Don't ask me how or why, but here's a poem about the news (spoilers: it's *really* bad) beyond mind, reason, and time would the bunkbed theorem reside but then the men of intellect united they had sought to defect so they searched for what doesn't conform but still had the specified form soon though they found it was for naught for live to check all of them, they could not so they enlisted a mechanical mind it could think forever, in finite time the machine showed them the special graph a design that paved a solution's path one edge connected many points on its own they could easily go against their foe so they were changed into what the foe specified two nodes per edge, not three or nine each special edge became a thousand or more but the whole had its properties as before thus, the theorem is disproven through seven thousand points interwoven the men cheered after their battle a decade old foe slain by a mind of metal thought this victory was not greatly desired yet it is still a story of which to admire

What struck ME: the two connected graphs are PLANAR. Do you realize how rare planar graphs are? Planar graphs on 7222 vertices? That's the mathematical equivalent of a miracle.

In your experience, how often do conjectures like this get resolved?

Have weaker forms of the conjecture been proven such as "if there's only one post" or "if you can only travel along a post once"? A conjecture I'll toss is that if at least 1 post exists along every possible path from u to v, the probability of reaching v or v1 will always be equal. Edit: I suddenly realize I've just been assuming the posts themselves never fade. As a followup, I think that if posts have a chance to fade, and there is at least 1 post along every possible path, the chance to reach v would always be higher, never equal.

They should get the Nobel Prize in physics. That's what all the cools non-physicist kids are getting these days.

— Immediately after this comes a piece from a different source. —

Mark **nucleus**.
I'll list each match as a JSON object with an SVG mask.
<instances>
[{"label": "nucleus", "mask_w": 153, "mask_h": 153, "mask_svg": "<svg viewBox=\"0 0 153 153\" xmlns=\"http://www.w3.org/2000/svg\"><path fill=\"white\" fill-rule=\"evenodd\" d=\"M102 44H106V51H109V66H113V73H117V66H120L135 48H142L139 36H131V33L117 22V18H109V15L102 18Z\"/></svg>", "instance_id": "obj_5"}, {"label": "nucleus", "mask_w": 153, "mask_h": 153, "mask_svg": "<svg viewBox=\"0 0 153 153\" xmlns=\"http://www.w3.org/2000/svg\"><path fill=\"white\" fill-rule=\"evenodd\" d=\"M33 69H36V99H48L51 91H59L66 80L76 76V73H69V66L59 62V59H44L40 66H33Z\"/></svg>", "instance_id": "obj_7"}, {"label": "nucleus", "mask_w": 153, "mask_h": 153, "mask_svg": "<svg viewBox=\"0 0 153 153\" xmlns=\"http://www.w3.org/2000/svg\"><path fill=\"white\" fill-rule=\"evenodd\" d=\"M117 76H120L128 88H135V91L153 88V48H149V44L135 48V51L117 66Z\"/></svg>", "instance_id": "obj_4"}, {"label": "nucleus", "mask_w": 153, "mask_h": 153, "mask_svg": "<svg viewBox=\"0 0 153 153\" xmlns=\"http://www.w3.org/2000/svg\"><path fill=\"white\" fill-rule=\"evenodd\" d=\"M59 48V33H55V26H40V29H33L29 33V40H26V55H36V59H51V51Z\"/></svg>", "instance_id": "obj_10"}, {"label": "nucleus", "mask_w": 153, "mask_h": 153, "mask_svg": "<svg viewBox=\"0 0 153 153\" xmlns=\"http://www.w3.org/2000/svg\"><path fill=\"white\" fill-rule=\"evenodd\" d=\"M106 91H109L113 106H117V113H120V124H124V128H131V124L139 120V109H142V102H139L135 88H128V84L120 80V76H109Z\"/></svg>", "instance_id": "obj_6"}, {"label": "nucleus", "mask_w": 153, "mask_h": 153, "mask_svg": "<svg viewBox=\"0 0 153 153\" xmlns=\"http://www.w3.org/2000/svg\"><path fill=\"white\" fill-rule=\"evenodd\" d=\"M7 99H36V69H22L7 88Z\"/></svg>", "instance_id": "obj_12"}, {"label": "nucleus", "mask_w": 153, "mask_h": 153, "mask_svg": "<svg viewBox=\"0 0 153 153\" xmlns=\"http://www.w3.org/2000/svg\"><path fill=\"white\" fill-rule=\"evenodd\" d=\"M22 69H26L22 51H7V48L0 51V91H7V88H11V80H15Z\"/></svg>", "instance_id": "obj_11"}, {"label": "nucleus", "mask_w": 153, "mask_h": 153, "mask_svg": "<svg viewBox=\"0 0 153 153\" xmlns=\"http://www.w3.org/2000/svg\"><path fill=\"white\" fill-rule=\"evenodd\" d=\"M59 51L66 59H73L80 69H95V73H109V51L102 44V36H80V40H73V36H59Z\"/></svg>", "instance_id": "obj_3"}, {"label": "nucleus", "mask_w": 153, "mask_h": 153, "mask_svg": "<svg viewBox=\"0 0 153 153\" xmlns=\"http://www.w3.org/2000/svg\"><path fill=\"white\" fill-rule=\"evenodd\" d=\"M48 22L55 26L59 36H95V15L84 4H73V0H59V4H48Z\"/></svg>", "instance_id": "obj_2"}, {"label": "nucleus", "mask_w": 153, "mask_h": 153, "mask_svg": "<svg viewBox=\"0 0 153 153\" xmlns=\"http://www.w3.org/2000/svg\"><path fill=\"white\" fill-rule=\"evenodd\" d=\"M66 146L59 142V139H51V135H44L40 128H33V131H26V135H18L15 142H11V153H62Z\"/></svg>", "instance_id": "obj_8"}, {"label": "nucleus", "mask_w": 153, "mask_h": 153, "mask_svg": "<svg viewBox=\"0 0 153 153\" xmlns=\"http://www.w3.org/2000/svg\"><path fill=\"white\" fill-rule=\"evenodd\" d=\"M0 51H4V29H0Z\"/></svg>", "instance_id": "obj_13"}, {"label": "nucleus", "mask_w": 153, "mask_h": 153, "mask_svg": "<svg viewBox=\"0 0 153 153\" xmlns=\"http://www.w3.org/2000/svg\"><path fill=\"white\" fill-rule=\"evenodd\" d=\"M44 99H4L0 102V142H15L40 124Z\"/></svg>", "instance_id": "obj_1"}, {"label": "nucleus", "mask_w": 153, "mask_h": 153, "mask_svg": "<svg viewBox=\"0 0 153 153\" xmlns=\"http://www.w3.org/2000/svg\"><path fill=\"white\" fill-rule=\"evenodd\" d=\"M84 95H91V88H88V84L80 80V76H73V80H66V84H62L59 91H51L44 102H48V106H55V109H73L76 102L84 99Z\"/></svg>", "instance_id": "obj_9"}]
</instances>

Now I’m curious what the smallest counterexample to the bunkbed conjecture is

I feel like the specific subtype of the problem, whether either an edge or its corresponding edge must be removed, is pushing the probabilities a lot to be closer together. A bad layout on your starting plane raises the chances of there being a good path on the other plane. Even more so if you, instead, selected n random edges across both networks and removed those.